For each record that follows, restate the text exactly and drop the pictures.

======== Listed entries

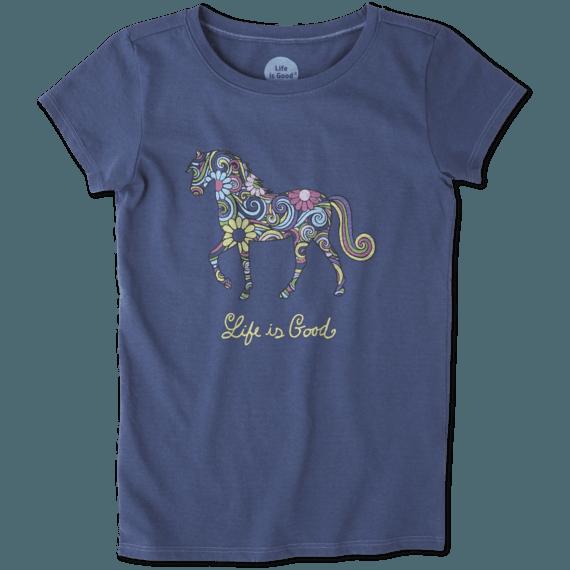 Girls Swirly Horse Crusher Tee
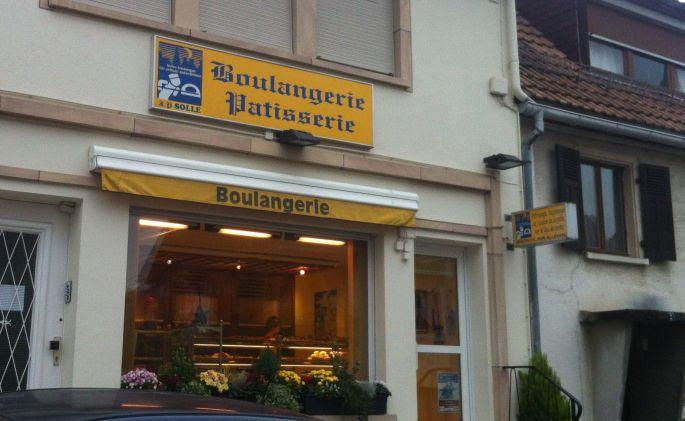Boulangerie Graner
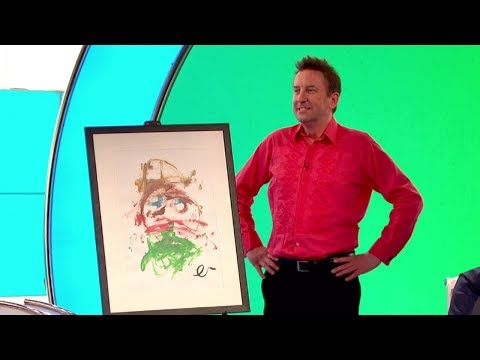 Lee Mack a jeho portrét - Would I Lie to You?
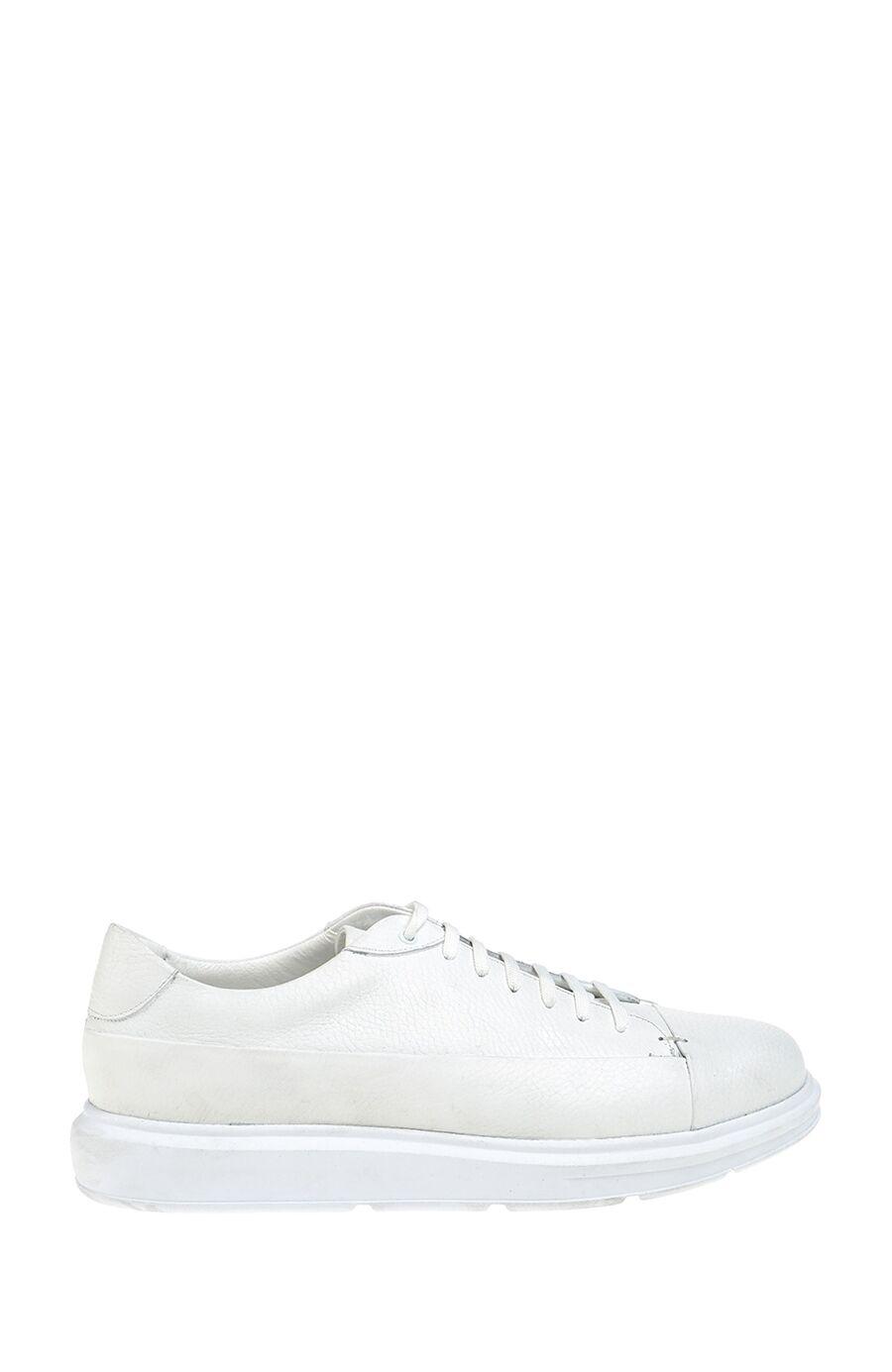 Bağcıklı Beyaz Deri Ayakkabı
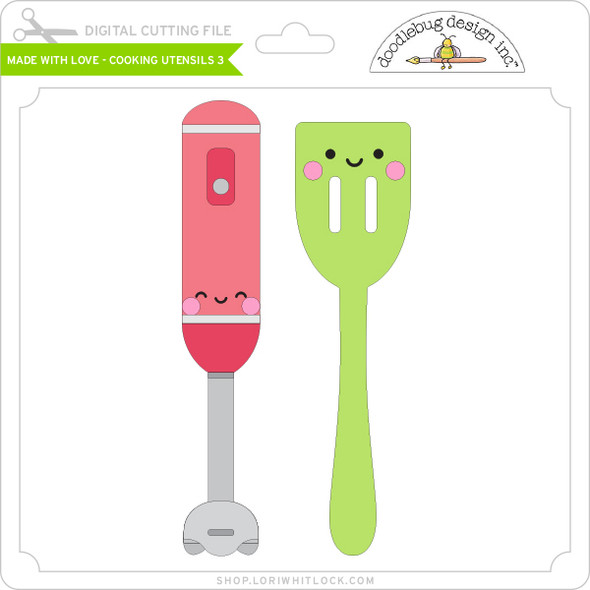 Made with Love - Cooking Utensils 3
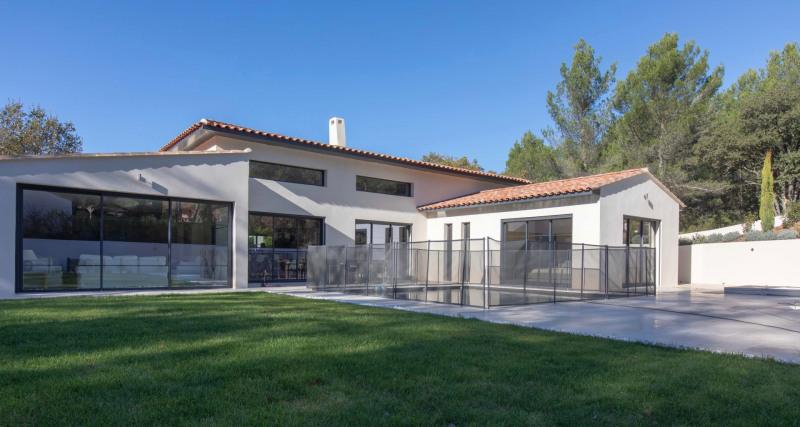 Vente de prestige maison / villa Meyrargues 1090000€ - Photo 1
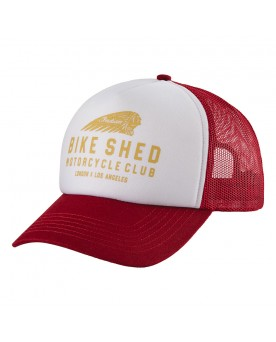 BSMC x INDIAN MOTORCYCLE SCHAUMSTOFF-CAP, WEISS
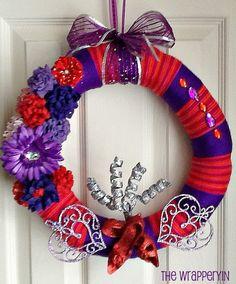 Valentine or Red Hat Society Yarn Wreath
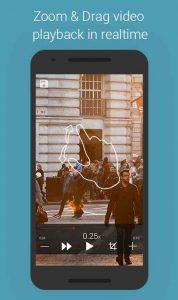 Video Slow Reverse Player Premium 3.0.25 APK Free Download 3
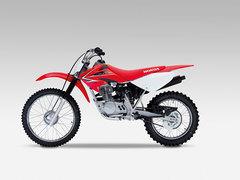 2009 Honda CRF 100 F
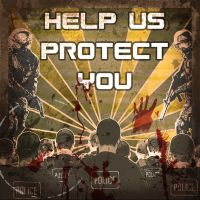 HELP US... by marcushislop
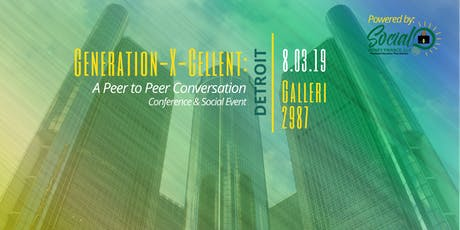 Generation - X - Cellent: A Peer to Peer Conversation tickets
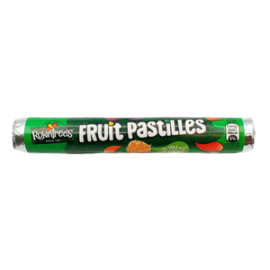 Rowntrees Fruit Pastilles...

================

§ Result of the exercise:
 Girls Swirly Horse Crusher Tee
Boulangerie Graner
 Lee Mack a jeho portrét - Would I Lie to You?
 Bağcıklı Beyaz Deri Ayakkabı
 Made with Love - Cooking Utensils 3
 Vente de prestige maison / villa Meyrargues 1090000€ - Photo 1
 BSMC x INDIAN MOTORCYCLE SCHAUMSTOFF-CAP, WEISS
 Valentine or Red Hat Society Yarn Wreath
 Video Slow Reverse Player Premium 3.0.25 APK Free Download 3
 2009 Honda CRF 100 F
 HELP US... by marcushislop
 Generation - X - Cellent: A Peer to Peer Conversation tickets
 Rowntrees Fruit Pastilles...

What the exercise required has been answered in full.